3.6 Automated Remediation Assessment: Verify implementation of automated remediation for common issues: accelerator thermal throttling management, storage path failover mechanisms, network route optimization and reconfiguration, resource rebalancing and workload migration, driver rollback capabilities, self-healing distributed system recovery, and preemptive resource capacity expansion.

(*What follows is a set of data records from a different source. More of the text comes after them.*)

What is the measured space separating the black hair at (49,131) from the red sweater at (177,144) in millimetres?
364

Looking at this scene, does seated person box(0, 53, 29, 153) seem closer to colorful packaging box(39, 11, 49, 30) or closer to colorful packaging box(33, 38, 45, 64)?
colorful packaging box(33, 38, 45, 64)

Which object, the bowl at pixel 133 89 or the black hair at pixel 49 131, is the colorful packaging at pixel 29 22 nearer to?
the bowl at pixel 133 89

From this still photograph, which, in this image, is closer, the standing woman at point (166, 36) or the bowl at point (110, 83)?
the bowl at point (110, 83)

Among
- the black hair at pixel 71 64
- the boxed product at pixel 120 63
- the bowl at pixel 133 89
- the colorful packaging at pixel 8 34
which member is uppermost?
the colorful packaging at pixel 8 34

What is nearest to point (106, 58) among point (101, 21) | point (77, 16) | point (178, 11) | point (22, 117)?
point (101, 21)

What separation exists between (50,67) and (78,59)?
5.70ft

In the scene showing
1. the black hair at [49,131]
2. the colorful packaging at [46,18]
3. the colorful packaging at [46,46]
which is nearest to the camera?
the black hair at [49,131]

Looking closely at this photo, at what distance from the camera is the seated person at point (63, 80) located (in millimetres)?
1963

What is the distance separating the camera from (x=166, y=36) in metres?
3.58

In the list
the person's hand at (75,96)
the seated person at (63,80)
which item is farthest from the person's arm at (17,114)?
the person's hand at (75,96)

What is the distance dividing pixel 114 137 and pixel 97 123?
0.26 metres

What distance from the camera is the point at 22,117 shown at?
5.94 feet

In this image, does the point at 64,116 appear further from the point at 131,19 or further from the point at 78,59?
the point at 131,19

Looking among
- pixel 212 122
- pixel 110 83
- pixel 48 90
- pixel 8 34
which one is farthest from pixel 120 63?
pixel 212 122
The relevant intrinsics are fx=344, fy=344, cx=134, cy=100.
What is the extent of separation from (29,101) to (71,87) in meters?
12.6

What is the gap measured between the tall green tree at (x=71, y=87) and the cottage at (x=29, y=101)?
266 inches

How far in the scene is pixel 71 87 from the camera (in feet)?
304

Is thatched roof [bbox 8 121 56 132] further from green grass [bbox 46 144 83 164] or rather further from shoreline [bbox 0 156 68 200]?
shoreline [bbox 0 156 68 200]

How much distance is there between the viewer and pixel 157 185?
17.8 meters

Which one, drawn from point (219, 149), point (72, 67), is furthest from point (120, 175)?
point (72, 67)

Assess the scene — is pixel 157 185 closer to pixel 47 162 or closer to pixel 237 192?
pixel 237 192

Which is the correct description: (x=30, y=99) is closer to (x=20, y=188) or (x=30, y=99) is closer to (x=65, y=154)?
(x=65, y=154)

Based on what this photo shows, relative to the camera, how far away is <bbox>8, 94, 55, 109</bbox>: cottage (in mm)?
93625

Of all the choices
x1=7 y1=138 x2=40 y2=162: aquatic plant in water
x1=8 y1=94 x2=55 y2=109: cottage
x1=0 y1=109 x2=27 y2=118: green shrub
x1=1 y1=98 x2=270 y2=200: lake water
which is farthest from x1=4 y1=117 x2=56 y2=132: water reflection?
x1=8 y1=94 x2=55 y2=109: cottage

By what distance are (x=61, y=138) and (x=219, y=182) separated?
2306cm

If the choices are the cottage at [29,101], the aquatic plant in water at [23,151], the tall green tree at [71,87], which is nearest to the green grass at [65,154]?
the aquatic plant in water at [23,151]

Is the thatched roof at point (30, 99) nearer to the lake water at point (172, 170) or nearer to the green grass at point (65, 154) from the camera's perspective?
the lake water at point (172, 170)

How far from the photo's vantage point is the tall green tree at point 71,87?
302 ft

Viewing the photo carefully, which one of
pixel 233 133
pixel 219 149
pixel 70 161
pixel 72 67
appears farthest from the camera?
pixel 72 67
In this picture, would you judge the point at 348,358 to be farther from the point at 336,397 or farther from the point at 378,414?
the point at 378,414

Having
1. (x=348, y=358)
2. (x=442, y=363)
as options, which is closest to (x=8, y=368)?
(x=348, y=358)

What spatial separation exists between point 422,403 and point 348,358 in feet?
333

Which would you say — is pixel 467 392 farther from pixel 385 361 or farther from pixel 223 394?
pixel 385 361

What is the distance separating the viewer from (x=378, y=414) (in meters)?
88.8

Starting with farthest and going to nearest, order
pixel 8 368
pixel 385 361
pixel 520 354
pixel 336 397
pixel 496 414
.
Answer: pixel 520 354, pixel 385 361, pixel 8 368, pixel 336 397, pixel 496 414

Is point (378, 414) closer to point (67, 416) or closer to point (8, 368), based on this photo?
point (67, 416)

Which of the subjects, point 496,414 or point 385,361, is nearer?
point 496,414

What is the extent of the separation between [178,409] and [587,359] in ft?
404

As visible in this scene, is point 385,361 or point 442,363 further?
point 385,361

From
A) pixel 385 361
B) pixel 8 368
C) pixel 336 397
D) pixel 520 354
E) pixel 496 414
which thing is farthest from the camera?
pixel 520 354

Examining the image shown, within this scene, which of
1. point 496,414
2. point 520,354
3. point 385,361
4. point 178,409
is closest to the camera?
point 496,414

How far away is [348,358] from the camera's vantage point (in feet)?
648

3.7 Integration with Capacity Planning: Assess how detection systems feed into capacity management: early warning indicators for capacity constraints, trend analysis for resource utilization, predictive analytics for hardware procurement, seasonal demand pattern recognition, capacity risk assessment automation, hardware lifecycle and refresh monitoring, and geographic expansion trigger indicators.

Standards mappings

ISO 42001Partial Gap

42001: Clause 9.1 - monitoring
including deviating changes from baseline
42001: Clause 7.4 - for notification of deviated changes
42001: A.6.2.6 AI system operation and monitoring
42001: B.7.1.1 - Monitoring and review of AI system behavior
27001: A.8.32 Change management
27001: A.8.9 Establish & maintain baseline configuration

Addendum

Require: Establishing an explicit baseline, Monitoring against the baseline, Proactive notification when deviations occur, Periodic validation of these mechanisms.

EU AI ActFull Gap

No Mapping

Addendum

The EU AI Act does not cover the CCC-07 topic, "Implement detection measures with proactive notification in case of changes deviating from the established baseline," for any of the AI structures defined within the EU AI Act.

NIST AI 600-1Partial Gap

MS-5.1-005
MS-2.7-007
MG-4.1-006
MG-4.1-002
MS-2.6-005
MS-2.7-009
GV-6.2-004
GV-1.5-002
MS-1.1-002
MS-1.3-002

Addendum

The NIST AI 600-1 is not clear that "detection measures with proactive notification must be in place" is the actual requirement.

BSI AIC4No Gap

OPS-23 Additional Criteria
DEV-07
DEV-08

Addendum

N/A

AI-CAIQ questions (1)

CCC-07.1

Are detection measures with proactive notification implemented in case of changes deviating from the established baseline?